Dr Chidwick continued: “So Silchester is not near a river or the sea. Silchester was basically nothing without those roads.”
Mr Langland added: “So when those roads start to fall into disrepair and decay, the writing’s on the wall for Silchester.”
That decline was a rapid one. Rome lost control of ancient Britain at the beginning of the fifth century when evidence suggests Silchester was still thriving.
Within 200 years of the end of Roman Britain, the town had gone completely.
A reconstruction of the south gate of Silchester’s city walls.
Hypotheses have since emerged that the Anglo-Saxons deliberately avoided Calleva after it was abandoned, instead preferring to ensure the success of their existing strongholds at Winchester and Dorchester.
Several decades of excavations at Silchester have shown the signs of a rich and powerful town, with dense blocks of shops and houses, an amphitheatre, a temple and thermal baths.
A report published in The Guardian in 1999 reveals archaeologists found a series of bizarre burials, including the skeleton of a dog and a beef bone, which also contained broken pots already centuries old when they were buried in pits.
Archaeologists excavating the site believe these may point towards a ritual cursing of the site by the Anglo-Saxons.
Professor Michael Fulford, one of Britain’s leading archaeologists, said at the time: “The manner of its abandonment seems deliberate, signalling an intention never to return.
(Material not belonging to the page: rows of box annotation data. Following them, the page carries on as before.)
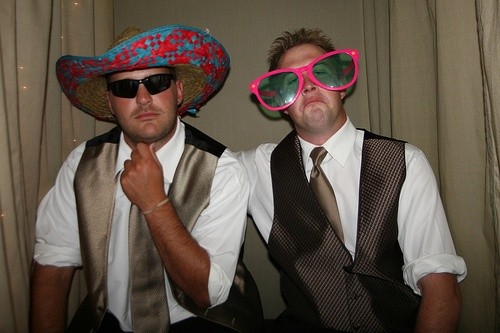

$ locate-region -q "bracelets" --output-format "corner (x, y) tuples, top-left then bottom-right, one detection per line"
(141, 196), (170, 217)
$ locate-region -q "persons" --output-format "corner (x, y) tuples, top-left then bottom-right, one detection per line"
(25, 26), (267, 333)
(222, 26), (468, 333)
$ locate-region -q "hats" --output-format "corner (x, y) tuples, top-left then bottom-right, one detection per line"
(55, 25), (231, 126)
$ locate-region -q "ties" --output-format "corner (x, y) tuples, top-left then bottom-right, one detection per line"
(309, 147), (345, 246)
(128, 203), (171, 333)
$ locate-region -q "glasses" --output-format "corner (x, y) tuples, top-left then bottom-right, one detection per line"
(250, 49), (362, 111)
(106, 73), (174, 98)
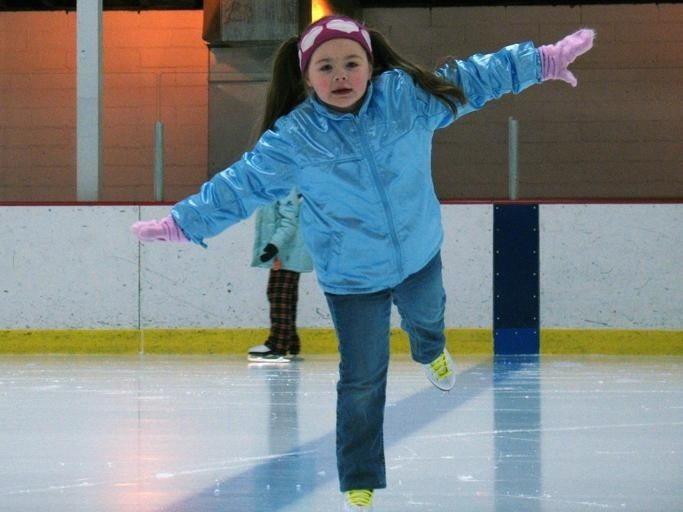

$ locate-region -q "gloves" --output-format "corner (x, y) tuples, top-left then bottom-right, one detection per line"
(540, 29), (594, 87)
(129, 214), (188, 244)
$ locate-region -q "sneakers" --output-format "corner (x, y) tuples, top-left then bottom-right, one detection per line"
(247, 345), (297, 359)
(347, 489), (374, 512)
(423, 347), (458, 391)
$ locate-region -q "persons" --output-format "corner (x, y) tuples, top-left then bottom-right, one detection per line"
(131, 11), (596, 510)
(245, 189), (313, 360)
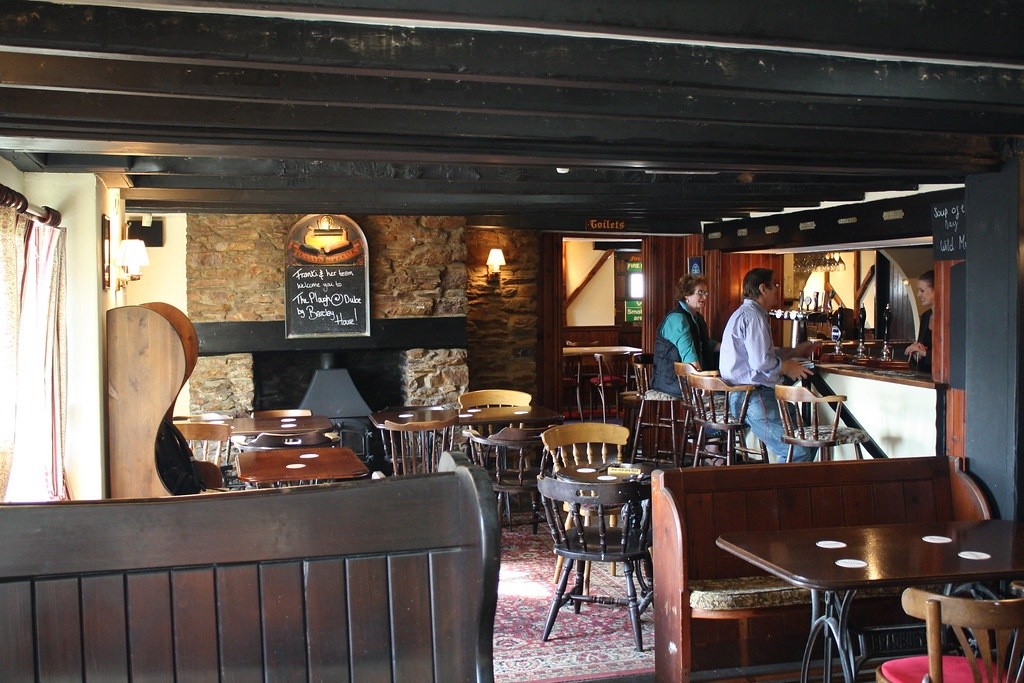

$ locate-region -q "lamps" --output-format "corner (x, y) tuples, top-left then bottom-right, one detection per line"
(142, 212), (152, 226)
(116, 240), (150, 280)
(556, 167), (569, 173)
(486, 248), (506, 282)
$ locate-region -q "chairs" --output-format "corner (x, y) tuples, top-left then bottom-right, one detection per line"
(167, 304), (1024, 683)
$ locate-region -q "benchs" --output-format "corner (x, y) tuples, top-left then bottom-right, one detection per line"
(650, 454), (992, 683)
(0, 466), (502, 683)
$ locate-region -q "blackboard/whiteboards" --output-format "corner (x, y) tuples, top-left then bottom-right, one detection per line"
(284, 214), (370, 339)
(930, 200), (967, 261)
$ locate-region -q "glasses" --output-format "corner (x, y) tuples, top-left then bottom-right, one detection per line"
(758, 282), (779, 288)
(692, 291), (708, 296)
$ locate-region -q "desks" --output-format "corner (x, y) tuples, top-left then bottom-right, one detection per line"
(800, 311), (824, 337)
(563, 346), (642, 422)
(821, 351), (930, 377)
(367, 408), (461, 476)
(453, 405), (566, 470)
(224, 416), (333, 448)
(171, 419), (229, 464)
(807, 337), (913, 351)
(716, 519), (1024, 683)
(234, 446), (369, 489)
(555, 464), (659, 604)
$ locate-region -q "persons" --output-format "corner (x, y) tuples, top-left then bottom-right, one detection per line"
(719, 266), (818, 463)
(904, 270), (935, 373)
(650, 273), (723, 466)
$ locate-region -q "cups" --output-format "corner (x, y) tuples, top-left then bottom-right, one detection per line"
(810, 339), (823, 362)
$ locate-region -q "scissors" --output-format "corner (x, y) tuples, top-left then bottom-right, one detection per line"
(597, 463), (619, 473)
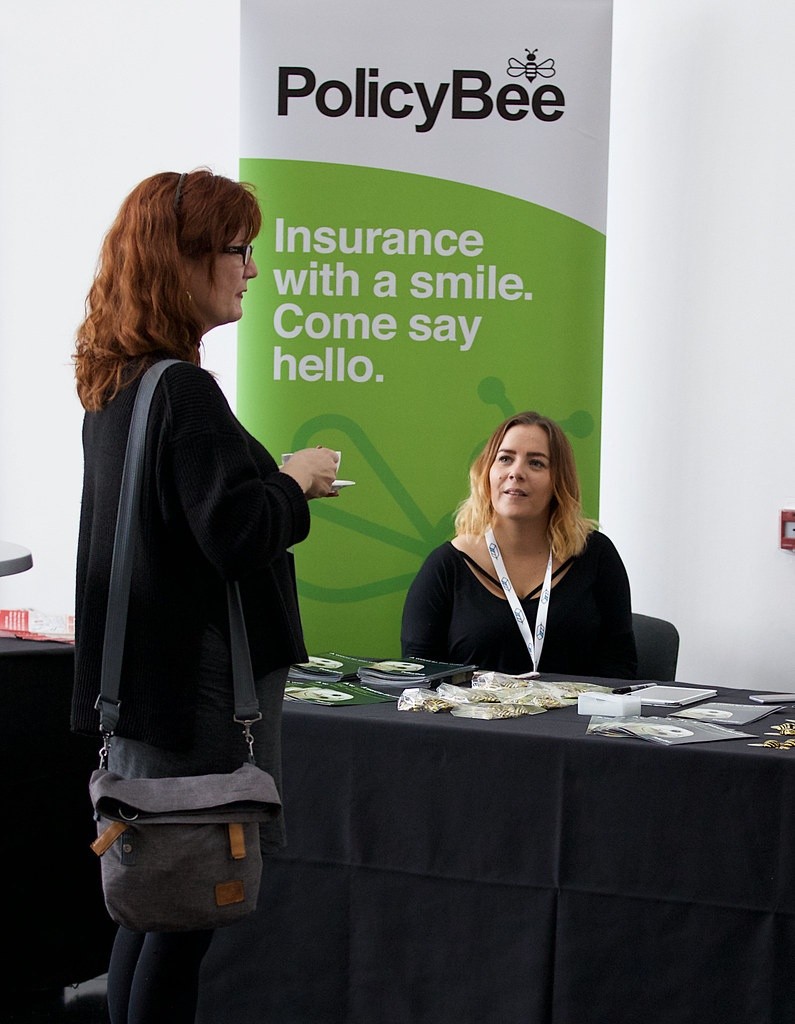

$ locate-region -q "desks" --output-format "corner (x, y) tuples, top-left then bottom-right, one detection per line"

If the occupation was ended in this way, does it not imply a deliberate ‘pollution’ of the site?”
The present day village of Silchester was founded around a mile to the west of the Roman town, where the earliest houses date back to the 17th and 18th centuries.
Around a century after Silchester’s abandonment, the Saxon towns of Basing — a village just east of modern Basingstoke — and Reading were built on rivers on either side of Calleva.
The first excavation at the Silchester site was carried out by Reverend James Joyce in 1861, but little further investigation occurred until 1961.
Since then, the University of Reading has excavated the site, publishing detailed studies of how the site might have once looked, and re-exploring previously excavated ruins to see what earlier excavators might have missed.